The Department of Justice and Equality carried out an extensive review of the management of sex offenders in this jurisdiction. It involved a series of consultative meetings with the front-line justice services involved, including the Garda, the Prison Service and the Probation Service, to look at the issue of the threat posed by sex offenders. In particular, there were detailed discussions about what legislative changes would bring a practical benefit to improving the management of the risk posed by sex offenders. Arising from these internal reflections, a comprehensive document entitled The Management of Sex Offenders - A Discussion Document was published in January 2009. Among other things, it looked at best practice in other jurisdictions. A discussion forum was arranged and oral and written submissions invited and received. The outcome of that consultative process was published on the Department's website in September 2010.

There was a high level of engagement by bodies dealing with the victims of crime and a general consensus as to the best approach.

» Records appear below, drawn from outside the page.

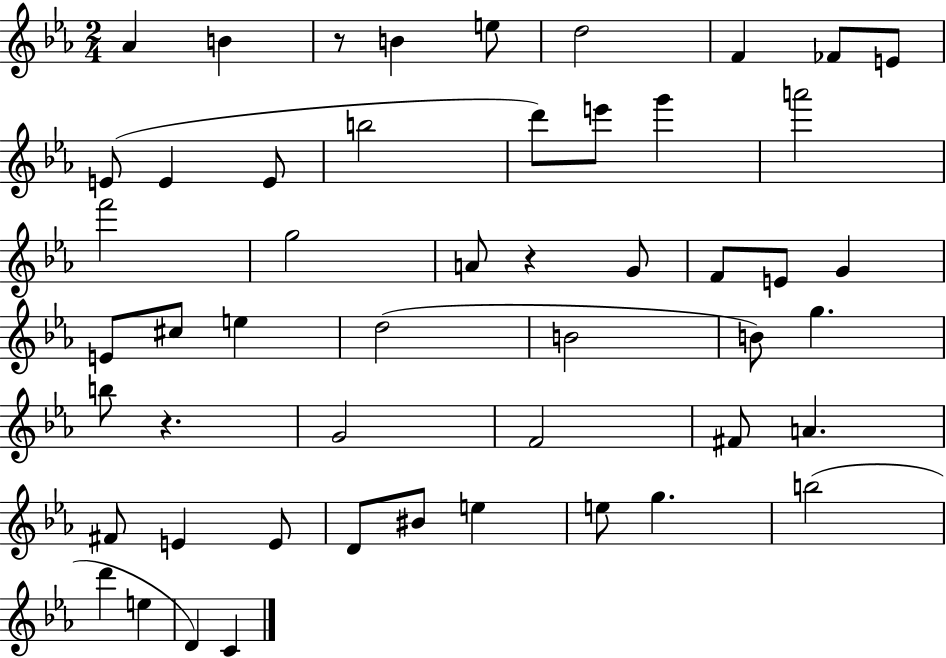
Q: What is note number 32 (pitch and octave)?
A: G4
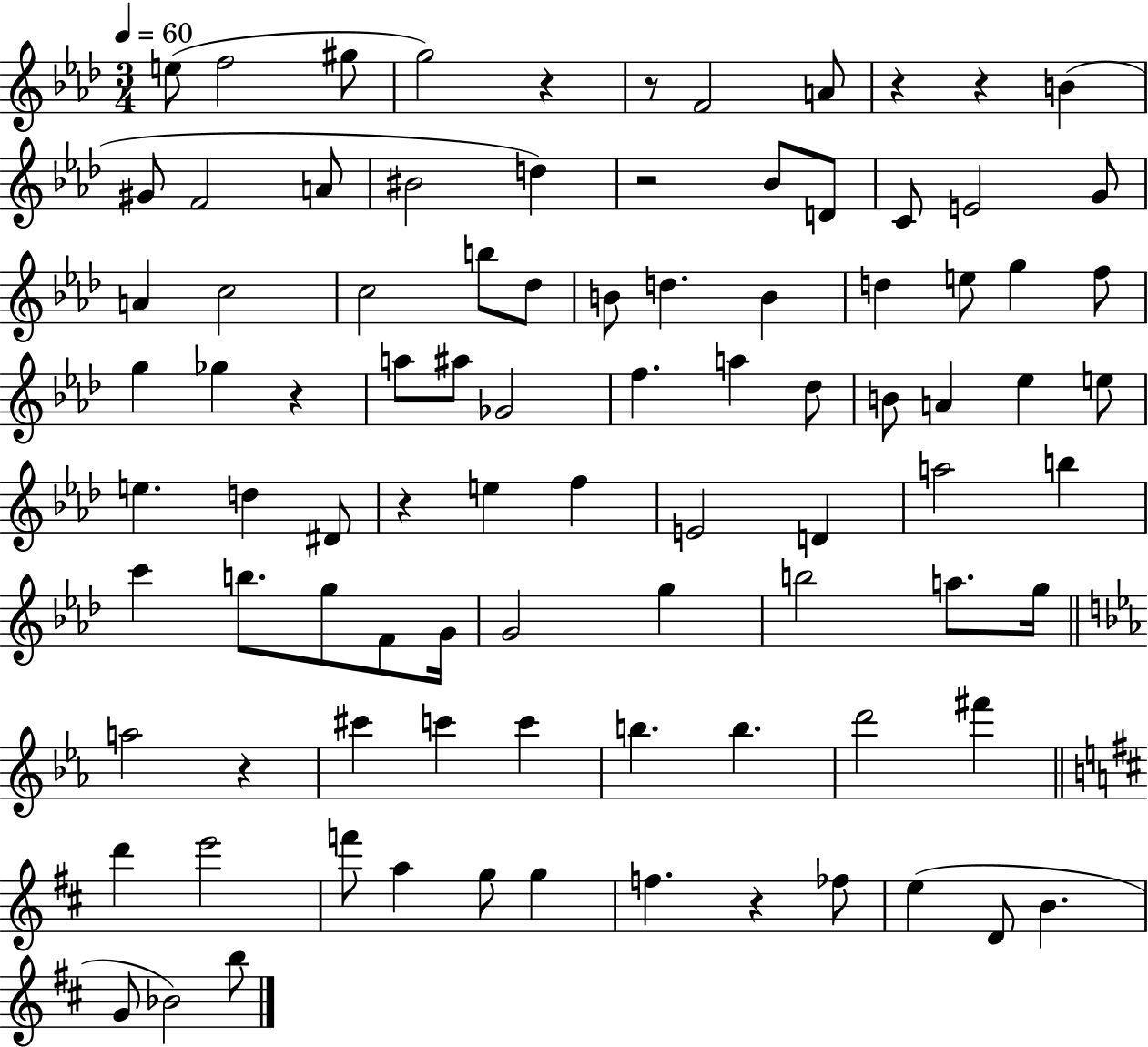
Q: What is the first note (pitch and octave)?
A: E5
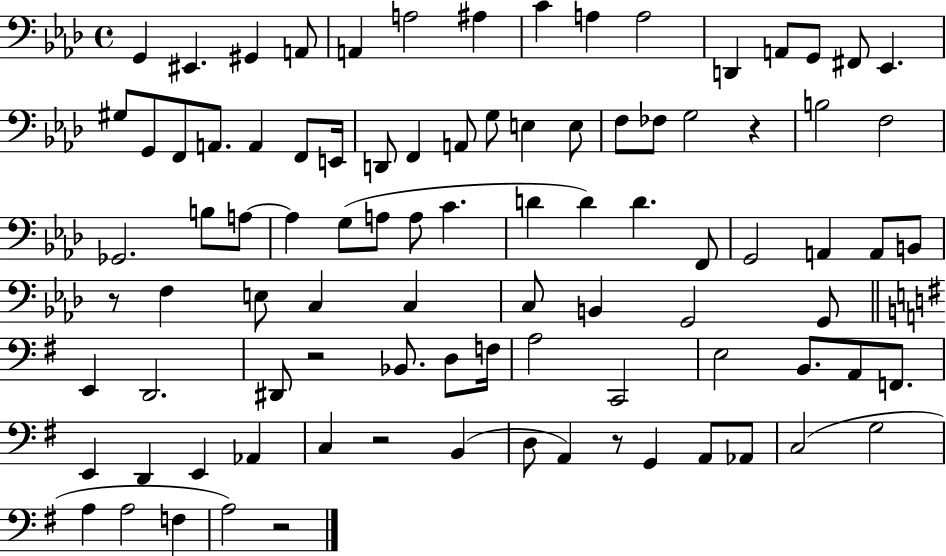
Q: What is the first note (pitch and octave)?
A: G2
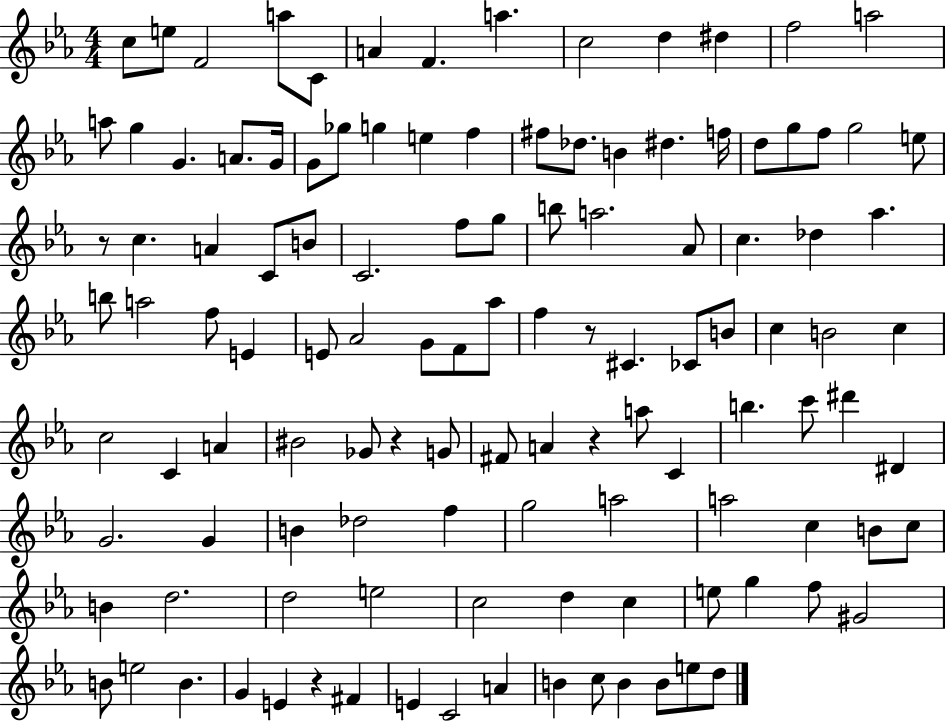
C5/e E5/e F4/h A5/e C4/e A4/q F4/q. A5/q. C5/h D5/q D#5/q F5/h A5/h A5/e G5/q G4/q. A4/e. G4/s G4/e Gb5/e G5/q E5/q F5/q F#5/e Db5/e. B4/q D#5/q. F5/s D5/e G5/e F5/e G5/h E5/e R/e C5/q. A4/q C4/e B4/e C4/h. F5/e G5/e B5/e A5/h. Ab4/e C5/q. Db5/q Ab5/q. B5/e A5/h F5/e E4/q E4/e Ab4/h G4/e F4/e Ab5/e F5/q R/e C#4/q. CES4/e B4/e C5/q B4/h C5/q C5/h C4/q A4/q BIS4/h Gb4/e R/q G4/e F#4/e A4/q R/q A5/e C4/q B5/q. C6/e D#6/q D#4/q G4/h. G4/q B4/q Db5/h F5/q G5/h A5/h A5/h C5/q B4/e C5/e B4/q D5/h. D5/h E5/h C5/h D5/q C5/q E5/e G5/q F5/e G#4/h B4/e E5/h B4/q. G4/q E4/q R/q F#4/q E4/q C4/h A4/q B4/q C5/e B4/q B4/e E5/e D5/e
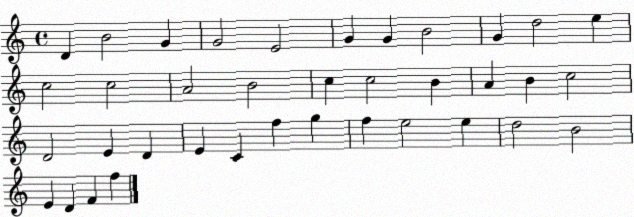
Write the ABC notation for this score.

X:1
T:Untitled
M:4/4
L:1/4
K:C
D B2 G G2 E2 G G B2 G d2 e c2 c2 A2 B2 c c2 B A B c2 D2 E D E C f g f e2 e d2 B2 E D F f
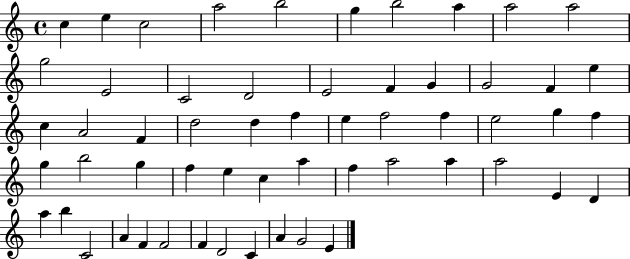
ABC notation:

Currently, 344 sex offenders are in prison, of whom 103 will be released in 2013 and 99 in 2014. Not all sex offenders pose the same level of threat on release and that has to be taken into account. Indeed, the recidivism rate for sex offenders is lower than for the average offender. The most-up-to date study shows an average recidivism rate of 62.3% within three years for prisoners. The rate for sex offenders was much lower, with fewer than 5% committing a further sexual offence within the three year study period. More sex offenders are participating in the building better lives programme in prison. We are seeing some success as a result of this programme.

I thank Deputy Naughten for introducing the Bill. He has obtained support for what he wants to do in his discussions with the Minister, Deputy Shatter, and from my contribution because we agree that the issue has been left in abeyance for too long and must now be addressed. The approach we are taking incorporates many aspects of his Bill into a wider piece of legislation.